§ TASK STATEMENT
Retype each record below word for word. Leave the pictures out.

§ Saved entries
########################################

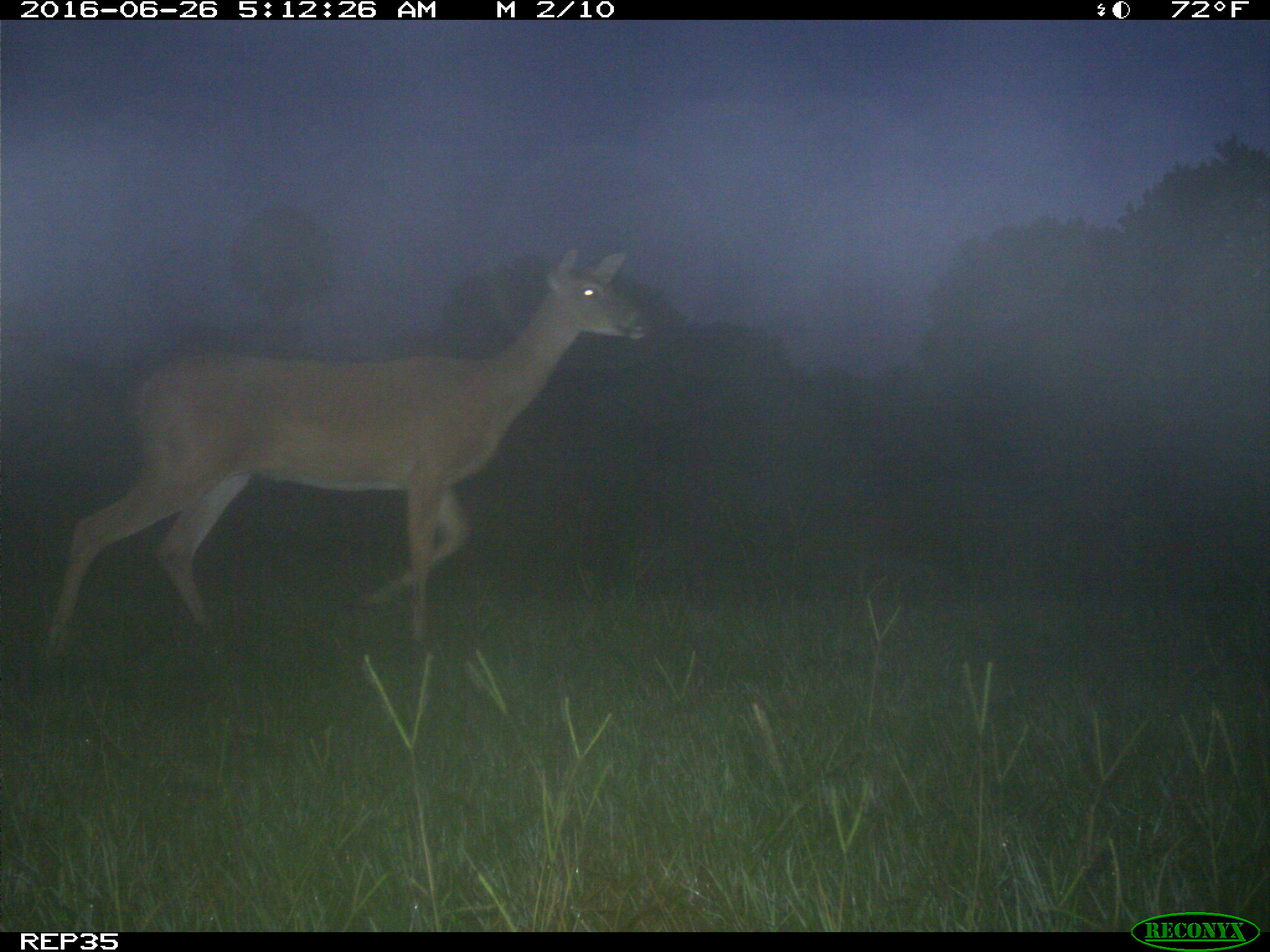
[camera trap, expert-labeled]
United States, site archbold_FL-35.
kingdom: Animalia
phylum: Chordata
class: Mammalia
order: Artiodactyla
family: Cervidae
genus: Odocoileus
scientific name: Odocoileus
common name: deer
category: unidentified deer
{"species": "unidentified deer (deer) (Odocoileus)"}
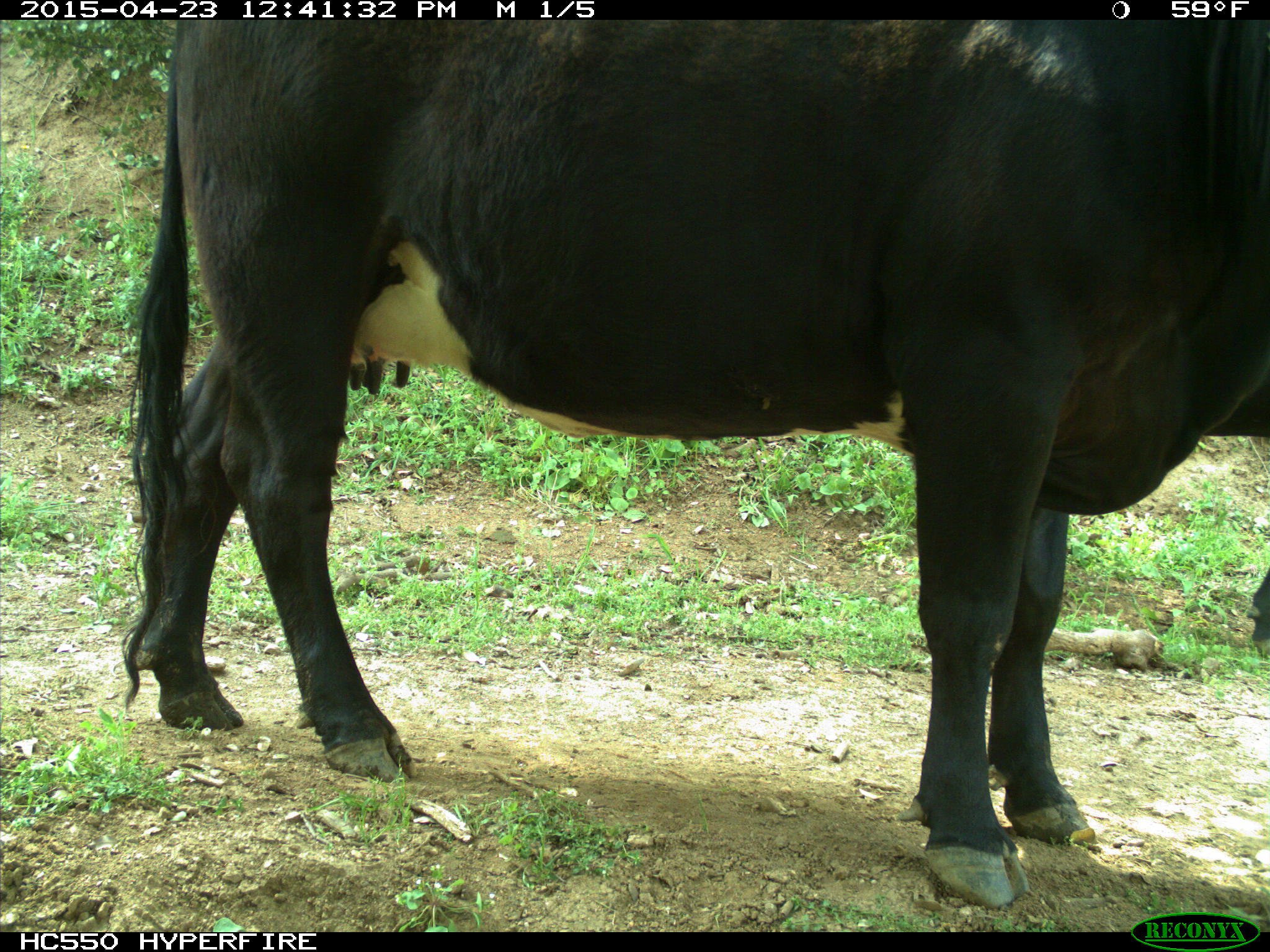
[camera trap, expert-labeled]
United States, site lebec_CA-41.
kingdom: Animalia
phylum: Chordata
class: Mammalia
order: Artiodactyla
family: Bovidae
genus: Bos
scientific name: Bos taurus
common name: domestic cow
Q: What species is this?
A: Bos taurus (domestic cow).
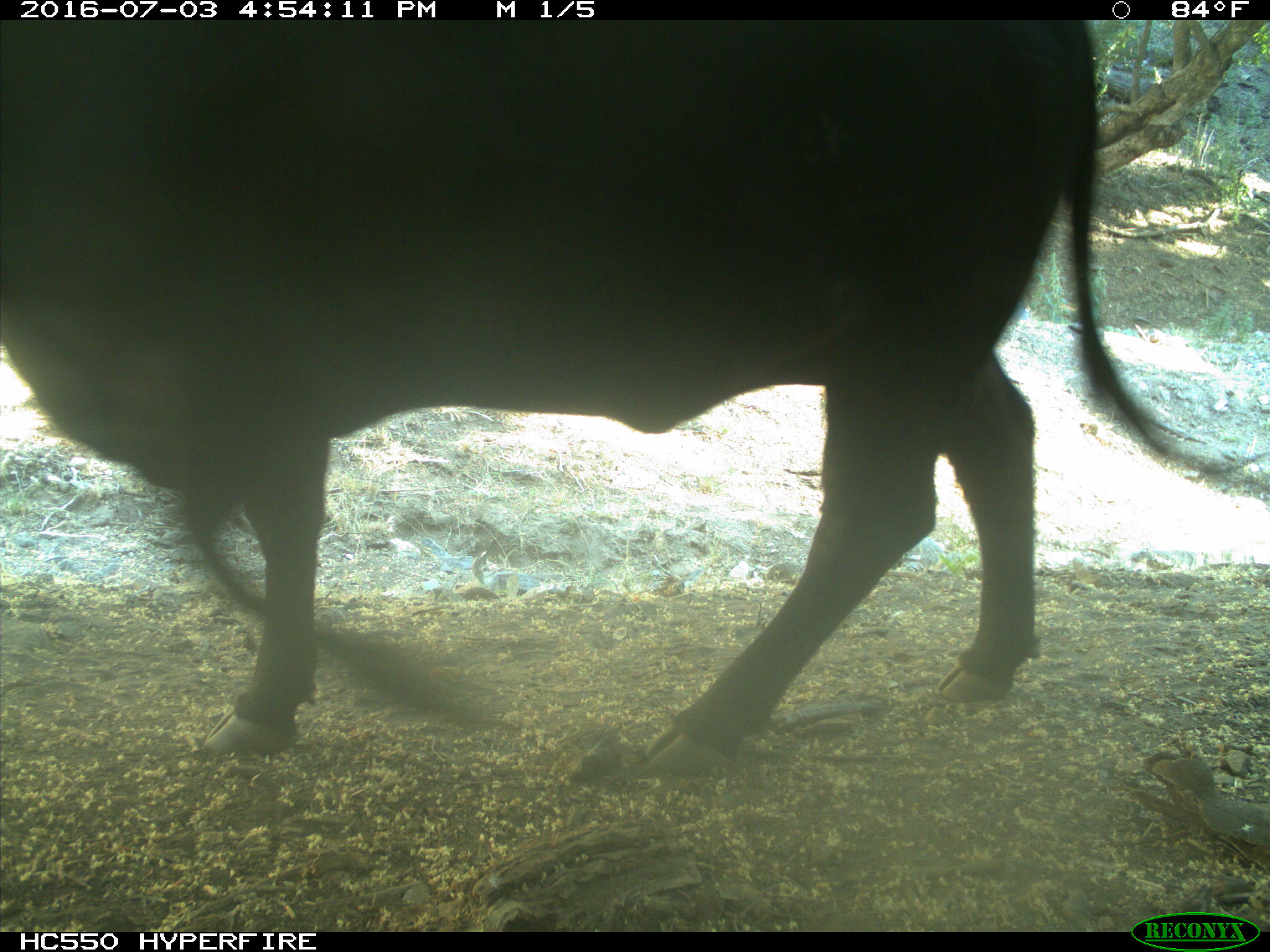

########################################

§ TASK ANSWER
[camera trap, expert-labeled]
United States, site archbold_FL-35.
kingdom: Animalia
phylum: Chordata
class: Mammalia
order: Artiodactyla
family: Cervidae
genus: Odocoileus
scientific name: Odocoileus
common name: deer
category: unidentified deer
{"species": "unidentified deer (deer) (Odocoileus)"}
[camera trap, expert-labeled]
United States, site lebec_CA-41.
kingdom: Animalia
phylum: Chordata
class: Mammalia
order: Artiodactyla
family: Bovidae
genus: Bos
scientific name: Bos taurus
common name: domestic cow
Q: What species is this?
A: Bos taurus (domestic cow).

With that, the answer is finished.